The relevant paragraph reads (my paragraph breaks for easier reading):
Particular controversy since AR4 [the last fourth IPCC report, vv] has surrounded the LSAT [land surface air temperature, vv] record over the United States, focussed upon siting quality of stations in the US Historical Climatology Network (USHCN) and implications for long-term trends. Most sites exhibit poor current siting as assessed against official WMO [World Meteorological Organisation, vv] siting guidance, and may be expected to suffer potentially large siting-induced absolute biases (Fall et al., 2011).
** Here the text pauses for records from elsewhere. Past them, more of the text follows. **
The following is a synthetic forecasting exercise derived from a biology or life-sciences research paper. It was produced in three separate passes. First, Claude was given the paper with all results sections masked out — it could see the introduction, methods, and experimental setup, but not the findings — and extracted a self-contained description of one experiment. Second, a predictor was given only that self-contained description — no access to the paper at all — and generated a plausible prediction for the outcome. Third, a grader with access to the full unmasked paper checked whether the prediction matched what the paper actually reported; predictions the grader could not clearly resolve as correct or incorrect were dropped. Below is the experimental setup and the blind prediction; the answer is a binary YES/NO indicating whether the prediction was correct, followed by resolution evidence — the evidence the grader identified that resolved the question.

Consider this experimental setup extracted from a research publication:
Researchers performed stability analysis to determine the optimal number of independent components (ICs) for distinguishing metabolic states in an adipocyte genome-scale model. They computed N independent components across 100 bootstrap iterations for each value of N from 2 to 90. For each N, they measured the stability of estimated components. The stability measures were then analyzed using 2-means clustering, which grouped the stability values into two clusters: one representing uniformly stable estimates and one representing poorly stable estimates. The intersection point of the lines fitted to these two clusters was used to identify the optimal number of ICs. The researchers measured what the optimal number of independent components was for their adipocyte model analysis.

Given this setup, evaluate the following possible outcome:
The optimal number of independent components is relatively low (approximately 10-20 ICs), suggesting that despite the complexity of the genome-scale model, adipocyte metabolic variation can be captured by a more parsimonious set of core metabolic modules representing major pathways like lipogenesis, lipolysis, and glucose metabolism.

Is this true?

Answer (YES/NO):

However, overall biases for the network since the 1980s are likely dominated by instrument type (since replacement of Stevenson screens with maximum minimum temperature systems (MMTS) in the 1980s at the majority of sites), rather than siting biases (Menne et al., 2010; Williams et al., 2012).

A new automated homogeneity assessment approach (also used in GHCNv3, Menne and Williams, 2009) was developed that has been shown to perform as well or better than other contemporary approaches (Venema et al., 2012). This homogenization procedure likely removes much of the bias related to the network-wide changes in the 1980s (Menne et al., 2010; Fall et al., 2011; Williams et al., 2012).

Williams et al. (2012) produced an ensemble of dataset realisations using perturbed settings of this procedure and concluded through assessment against plausible test cases that there existed a propensity to under-estimate adjustments. This propensity is critically dependent upon the (unknown) nature of the inhomogeneities in the raw data records.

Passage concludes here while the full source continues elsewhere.